Task prompt: Please transcribe the listing below in full and word for word, without its pictures.

Given data:
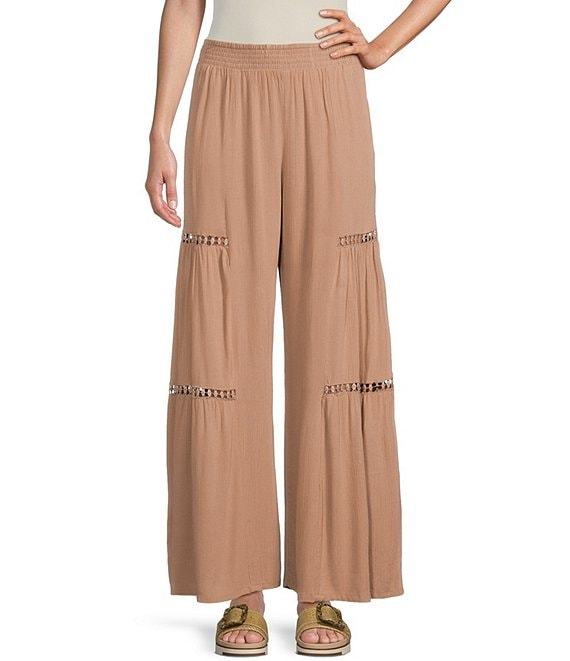 Friends Like These Ivory Petite High Waisted Wide Leg Trousers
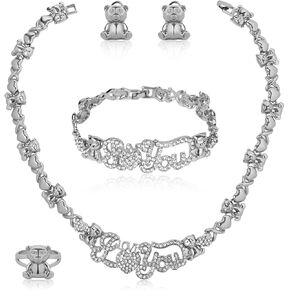 African Necklace Set Hugs and Kisses Gold Jewelry Sets For Women 18k Gold/Silver Filled LOVE Necklaces Jewelry Sets Wedding Jewelry Necklace Earrings Bracelet Ring Gifts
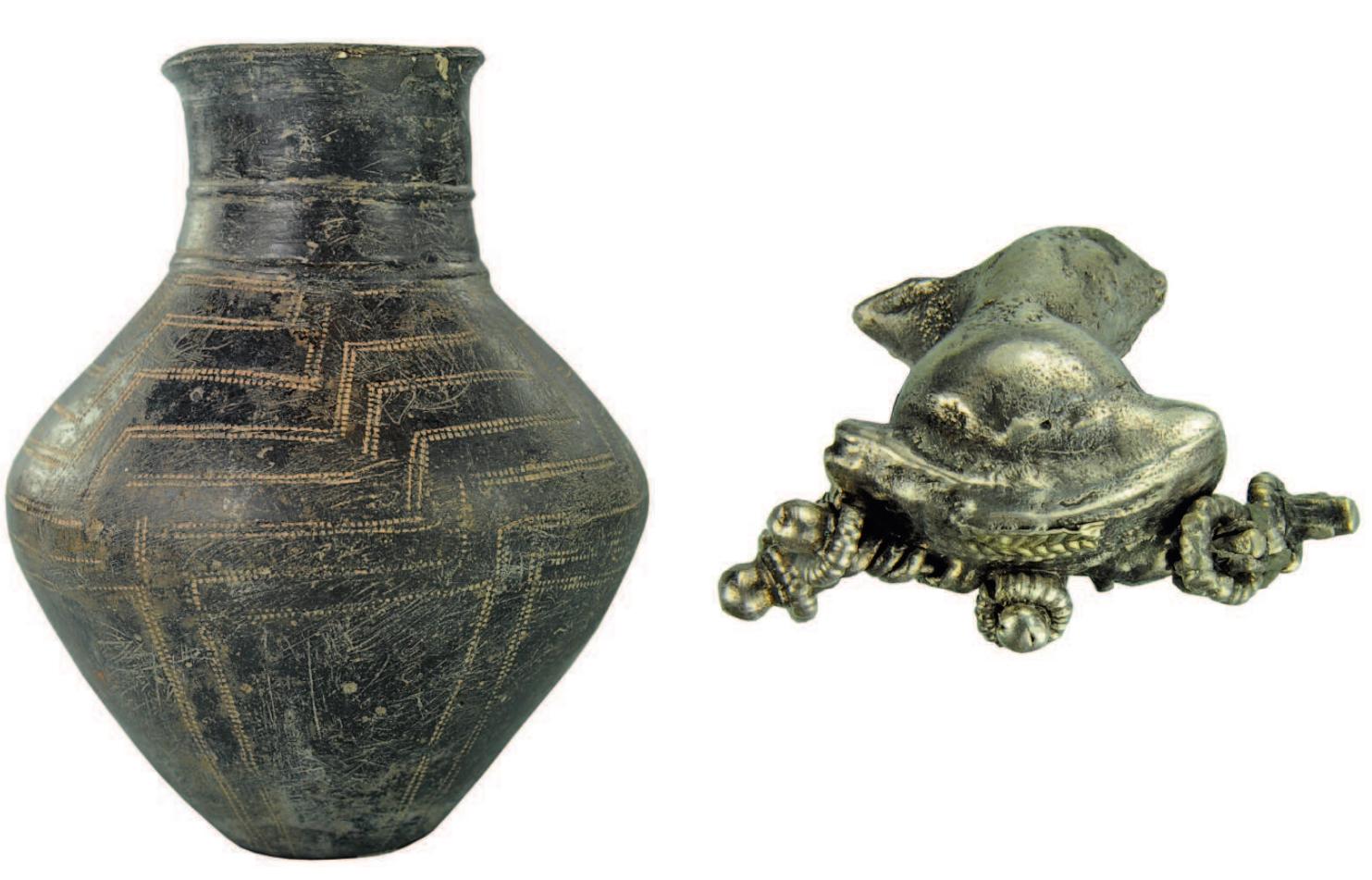 Pottery vessel, Roman Period, Stargard  Silver fibula, Roman Period, Suchan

Task answer:
 Friends Like These Ivory Petite High Waisted Wide Leg Trousers
 African Necklace Set Hugs and Kisses Gold Jewelry Sets For Women 18k Gold/Silver Filled LOVE Necklaces Jewelry Sets Wedding Jewelry Necklace Earrings Bracelet Ring Gifts
 Pottery vessel, Roman Period, Stargard  Silver fibula, Roman Period, Suchan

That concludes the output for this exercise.